While chef James Viles was visiting Bangkok recently, his two-hatted Biota Dining & Rooms was also awarded Top Regional Restaurant. Just one more accolade to show that this self-proclaimed country boy is a global culinary sensation.
by Laurence Civil
James Viles is the chef and owner of two-hatted Biota Dining & Rooms (18 Kangaloon Road, Bowral, New South Wales, Australia; +61 2 4862 2005; www.biotadining.com) in Bowral, New South Wales. He has become one of Australia’s most respected young chefs and restaurateurs thanks to his commitment to sustainability and his imaginative modern food. His work was endorsed by the Sydney Morning Herald’s Good Food Guide, in which the paper announced that it had awarded Biota as Top Regional Restaurant while Viles was in Bangkok participating in the World Gourmet Festival last month at Four Seasons Hotel Bangkok.
Viles’s career began at a young age as chef at The Schoolhouse in the Southern Highlands, where he had grown up. As head chef at the restaurant, he was one of the youngest chefs ever awarded a Sydney Morning Herald Chef’s Hat, at the age of 23.
From there he worked overseas for a number of years to gain experience in the kitchens of some of the world’s best chefs. He was been involved with the openings of several acclaimed restaurants and hotels throughout the Middle East and Europe, and he has worked alongside chefs such as two Michelin-starred Hans Haas of Tantris in Munich and Alain Ducasse at Spoon in Hong Kong.
Viles had become disillusioned with the amount of imported ingredients he was working with, particularly in the Middle East. He felt the dining experience should have a sense of place. When he returned to his native New South Wales, his vision for Biota Dining was to create a regional dining destination that supported both local farmers and growers.
Biota won the converted Chef’s Hat award in its first year of opening, and has become the most awarded restaurant in New South Wales. It won its second “hat” in its second year, in 2012, as well as the Sustainability Award for its commitment to using sustainable practices and sourcing its produce ethically in addition to growing much of its produce on site.
As the hotel is a 90-minute drive from Sydney, Viles realized it wasn’t responsible dining to serve tasting menus paired with wines and expect his guests to put their driving licenses at risk driving back to the city. He therefore built 12 stylish rooms uniquely available for restaurant guests to stay overnight, and these make an ideal base from which to explore the surrounding Southern Highlands. It is a pioneering trend for restaurants located outside major cities to offer bed, breakfast, and dinner packages. Currently, the restaurant is fully booked until February 2015.

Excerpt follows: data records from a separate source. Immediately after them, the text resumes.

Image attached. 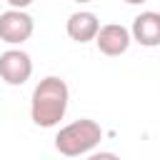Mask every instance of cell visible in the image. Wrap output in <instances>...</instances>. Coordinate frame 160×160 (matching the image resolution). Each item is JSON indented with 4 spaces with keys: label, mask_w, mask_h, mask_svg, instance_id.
I'll use <instances>...</instances> for the list:
<instances>
[{
    "label": "cell",
    "mask_w": 160,
    "mask_h": 160,
    "mask_svg": "<svg viewBox=\"0 0 160 160\" xmlns=\"http://www.w3.org/2000/svg\"><path fill=\"white\" fill-rule=\"evenodd\" d=\"M68 102H70L68 82L62 78H58V75H48L32 90V98H30V118H32V122L38 128H55L65 118Z\"/></svg>",
    "instance_id": "1"
},
{
    "label": "cell",
    "mask_w": 160,
    "mask_h": 160,
    "mask_svg": "<svg viewBox=\"0 0 160 160\" xmlns=\"http://www.w3.org/2000/svg\"><path fill=\"white\" fill-rule=\"evenodd\" d=\"M100 140H102V128L90 118H80L58 130L55 150L65 158H80V155L92 152L100 145Z\"/></svg>",
    "instance_id": "2"
},
{
    "label": "cell",
    "mask_w": 160,
    "mask_h": 160,
    "mask_svg": "<svg viewBox=\"0 0 160 160\" xmlns=\"http://www.w3.org/2000/svg\"><path fill=\"white\" fill-rule=\"evenodd\" d=\"M35 30V20L20 10V8H10L5 12H0V40L8 45H22L25 40H30Z\"/></svg>",
    "instance_id": "3"
},
{
    "label": "cell",
    "mask_w": 160,
    "mask_h": 160,
    "mask_svg": "<svg viewBox=\"0 0 160 160\" xmlns=\"http://www.w3.org/2000/svg\"><path fill=\"white\" fill-rule=\"evenodd\" d=\"M32 75V60L25 50L10 48L0 55V80L8 85H25Z\"/></svg>",
    "instance_id": "4"
},
{
    "label": "cell",
    "mask_w": 160,
    "mask_h": 160,
    "mask_svg": "<svg viewBox=\"0 0 160 160\" xmlns=\"http://www.w3.org/2000/svg\"><path fill=\"white\" fill-rule=\"evenodd\" d=\"M130 42H132V32H130L125 25H120V22L100 25V30H98V35H95L98 50H100L102 55H108V58H118V55L128 52Z\"/></svg>",
    "instance_id": "5"
},
{
    "label": "cell",
    "mask_w": 160,
    "mask_h": 160,
    "mask_svg": "<svg viewBox=\"0 0 160 160\" xmlns=\"http://www.w3.org/2000/svg\"><path fill=\"white\" fill-rule=\"evenodd\" d=\"M132 40L140 42L142 48H158L160 45V12L145 10L132 20Z\"/></svg>",
    "instance_id": "6"
},
{
    "label": "cell",
    "mask_w": 160,
    "mask_h": 160,
    "mask_svg": "<svg viewBox=\"0 0 160 160\" xmlns=\"http://www.w3.org/2000/svg\"><path fill=\"white\" fill-rule=\"evenodd\" d=\"M65 30H68V38H70V40L85 45V42L95 40V35H98V30H100V20H98V15L90 12V10H78V12H72V15L68 18Z\"/></svg>",
    "instance_id": "7"
},
{
    "label": "cell",
    "mask_w": 160,
    "mask_h": 160,
    "mask_svg": "<svg viewBox=\"0 0 160 160\" xmlns=\"http://www.w3.org/2000/svg\"><path fill=\"white\" fill-rule=\"evenodd\" d=\"M10 2V8H20V10H25L28 5H32V0H8Z\"/></svg>",
    "instance_id": "8"
},
{
    "label": "cell",
    "mask_w": 160,
    "mask_h": 160,
    "mask_svg": "<svg viewBox=\"0 0 160 160\" xmlns=\"http://www.w3.org/2000/svg\"><path fill=\"white\" fill-rule=\"evenodd\" d=\"M128 5H142V2H148V0H125Z\"/></svg>",
    "instance_id": "9"
},
{
    "label": "cell",
    "mask_w": 160,
    "mask_h": 160,
    "mask_svg": "<svg viewBox=\"0 0 160 160\" xmlns=\"http://www.w3.org/2000/svg\"><path fill=\"white\" fill-rule=\"evenodd\" d=\"M75 2H92V0H75Z\"/></svg>",
    "instance_id": "10"
}]
</instances>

“We need to focus on less is more,” he says, “to show the world you don’t need the fuss of a table cloth to enjoy fine dining. Our décor style is pared-back Scandinavian. When it comes to ingredients, if we can’t grow ourselves or if it can’t be sourced in New South Wales, we do without. I am saying no to importing food; what we serve at Biota is a reflection of our region. The locavore policy isn’t just restricted to food, as we have only Australian wines in our cellar.
“We are only open for dinner as we need to forage in the daytime. That represents between 20 or 30 percent of what we use in the kitchen. I believe produce belongs to farmers and Mother Nature, and it becomes ingredients when it reaches the chef’s hand.
“Dining in Australia is expanding experientially, but we don’t have our own cultural cuisine. I am one of a handful of chefs who are trying to define Australian cuisine by region. I use a lot of aboriginal rye berries, saltbush lamb.”
As the Biota gardens tended by his mother play a key role in the dining experience, Viles chose to demonstrate his signature dessert Mum’s Rose at the World Gourmet Festival: a combination of rose petals, peaches, ice cream, and meringue. Viles admits the perfume in the petals varies at different times of the year—not a problem, he simply increases or decreases the number of petals used to get a consistent taste. This dish is made a la minute, tableside in his restaurant. Rather being baked in the oven as is traditional, the lightly whipped egg whites of the meringue are cooked with liquid oxygen in a matter of seconds. “It’s the next generation of the Australian classic, the pavolva,” says Viles with a playful smile. There was an amazing rose experience in the first bite.
Of his recent visit to Bangkok, he says, “Coming to the World Gourmet Festival in Bangkok was a challenge for me. As ethical sourcing is a priority, I had to know where the ingredients I was going to have on my menu where coming from … oysters from France, lamb from Australia. What excited me was the opportunity of using the abundance of fresh botanics available in Thailand as well as seeing and using new ingredients.”